Serving all my days

As we consider what a new province might look like, what of those young men who will be serving within it as priests decades hence? An Ordinand, whose anonymity must be protected shares his hopes

 

Receive the Holy Ghost for the Office and Work of a Priest in the Church of God, now committed unto thee by the Imposition of our hands. Whose sins thou dost forgive, they are forgiven; and whose sins thou dost retain, they are retained. And be thou a faithful Dispenser of the Word of God, and of his holy Sacraments; In the Name of the Father, and of the Son, and of the Holy Ghost. Amen.’

Those words from the Book of Common Prayer ordination service concisely summarize what is at the heart of being a Priest in the Church of God. It is to this that I believe God is calling me: to serve his people, the Church, here in England as part of the Church of England.

Ordinands are often told by their bishops (and by this I mean the sound ones) that they should not be concerned with what is going on around them in the CofE. One bishop told me to ‘leave the church politics to those in the know.’ That is all very well, but it is not an easy thing to do.

Branded as bigots

Many of us know only too well the distress the ordination of women to the priesthood has caused. We have seen our parishes under attack and our friends and loved ones labelled as bigots. For many this has been too much and they have left the CofE and entered into communion with the Holy See. How many more will leave if suitable provision, for those of us who cannot accept the ordination of women to the episcopate, is not offered?

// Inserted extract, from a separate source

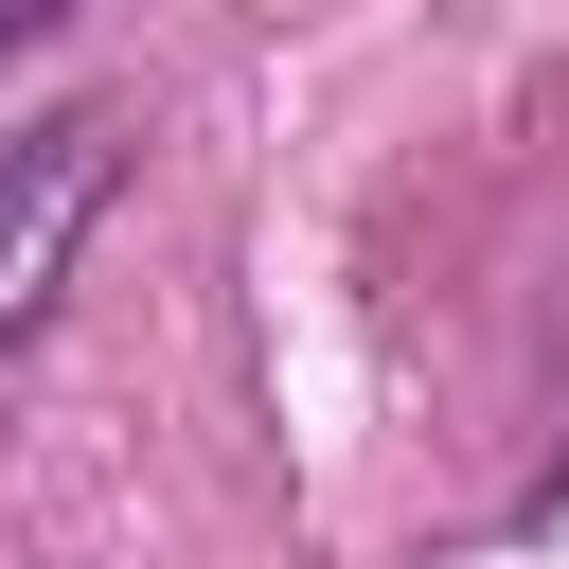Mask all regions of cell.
<instances>
[{"instance_id":"obj_2","label":"cell","mask_w":569,"mask_h":569,"mask_svg":"<svg viewBox=\"0 0 569 569\" xmlns=\"http://www.w3.org/2000/svg\"><path fill=\"white\" fill-rule=\"evenodd\" d=\"M53 18H71V0H0V53H18V36H53Z\"/></svg>"},{"instance_id":"obj_1","label":"cell","mask_w":569,"mask_h":569,"mask_svg":"<svg viewBox=\"0 0 569 569\" xmlns=\"http://www.w3.org/2000/svg\"><path fill=\"white\" fill-rule=\"evenodd\" d=\"M107 178H124V107H53V124L0 142V338L53 302V267H71L89 213H107Z\"/></svg>"}]
</instances>
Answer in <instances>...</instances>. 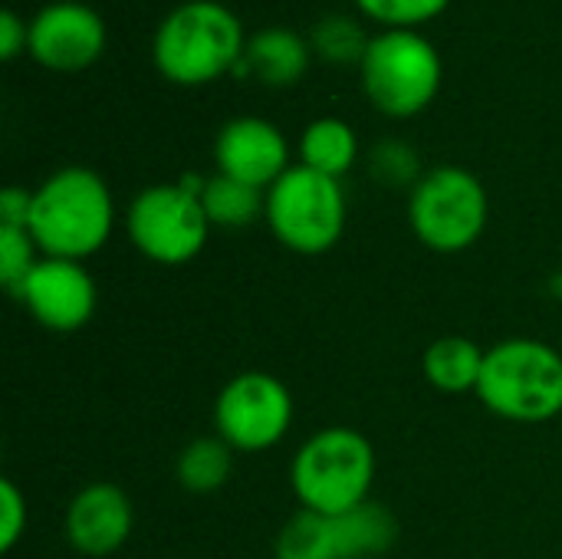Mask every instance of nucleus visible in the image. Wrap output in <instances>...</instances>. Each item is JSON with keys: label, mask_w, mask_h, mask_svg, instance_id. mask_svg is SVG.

The Church of England is being asked to take a brave step, to admit that there are two equally important integrities within it, and to make provision for the smaller one. These proposals, as set out in Consecrated Women? will not be met with universal approval but, God willing, General Synod will set us free. It is this freedom that I and many other young Anglicans are looking forward to experiencing.

So often traditionalists are told that they only care about one issue, and that their insistence on opposing changes in the Church of England are preventing the Church from getting on with the business of spreading the Gospel. These are often the very people who oppose our desire for a free province, which would allow both us and them to witness to our faith rather than arguing about the legitimacy of the ordination of women to the priesthood and episcopate. A new province would not only set us free but them as well.

Renewed freedom

It is to this renewed freedom to spread the good news that I most look forward: the ability to minister to the people in our parishes without having to worry about passing resolutions or whether the lady archdeacon is trying to close the church. A free province would give us the ability to live out the promises made at our ordination without the politics that so dominates the church at present.

Clearly there will be much work to do if we are to make the province a success. Central to this will be the need for cooperation between both the laity and the clergy. If we rely entirely on our clergy then the province will not be able to function. As Christians we are all called to spread the good news whatever our vocation or job may be.

In order for the province to function properly our priests and people must be given sufficient support. It is never too early to start preparing for this. The past few years have been dominated by discussions over the ordination of women. The Catholic wing must return to the task of educating people about the Catholic faith. If we are to be of any use we must place an emphasis on educational programmes for both children and adults. It is only through educating people in the faith that our parishes will grow and flourish.

Back to church

An emphasis will have to placed upon encouraging people to come to church; the Oxford Movement began with a concern for the ‘condition of England’ and we must not let this concern disappear. Anglo-Catholics have had a long tradition of working with those in society who are most in need. This work must continue. Anglo-Catholics must be willing to minister where many others fear to go.

This may mean working in the inner cities but it will also mean working in rural areas of Britain. These areas are so often forgotten by the church as a whole. Many people in rural communities feel that they have been abandoned by the church as parishes close.

We must also try to bring together through house groups or meetings those of our integrity who have been un-churched by the advent of the ordination of women. Indeed one of the great tasks facing us is encouraging those who for so long have been without priest or sacrament to return home to the Catholic Church. If ordained I foresee a great deal of my time being spent pounding the pavements of our towns and villages, just as our Anglo-Catholic forefathers did before us.

Remembering the words of Bishop Weston to the Anglo-Catholic conference we cannot be an insular church happy to worship Jesus in the tabernacle if we are unwilling to get out into the world and help Jesus in those most in need of the Church.

The Bishop of Fulham addressing last years National Assembly suggested that any province would have to be ‘light weight.’ It must be a flexible body in which we are all willing to play a part. Where priests are needed they must go, where churches need to be planted they must be planted, and where people are calling out for the Catholic faith as the Church of England has received it, we must be there to ensure they are free to worship and praise God in union with Catholic Christians all over the world.

Whether or not I am selected to be a priest I hope to be able to serve God’s people in the new province, to spread the good news. This will not be an easy task but with a lot of prayer and determination this vision can be achieved. We have come this far, now it is time to prove that we are united in our vision, and that together we can go forward in faith.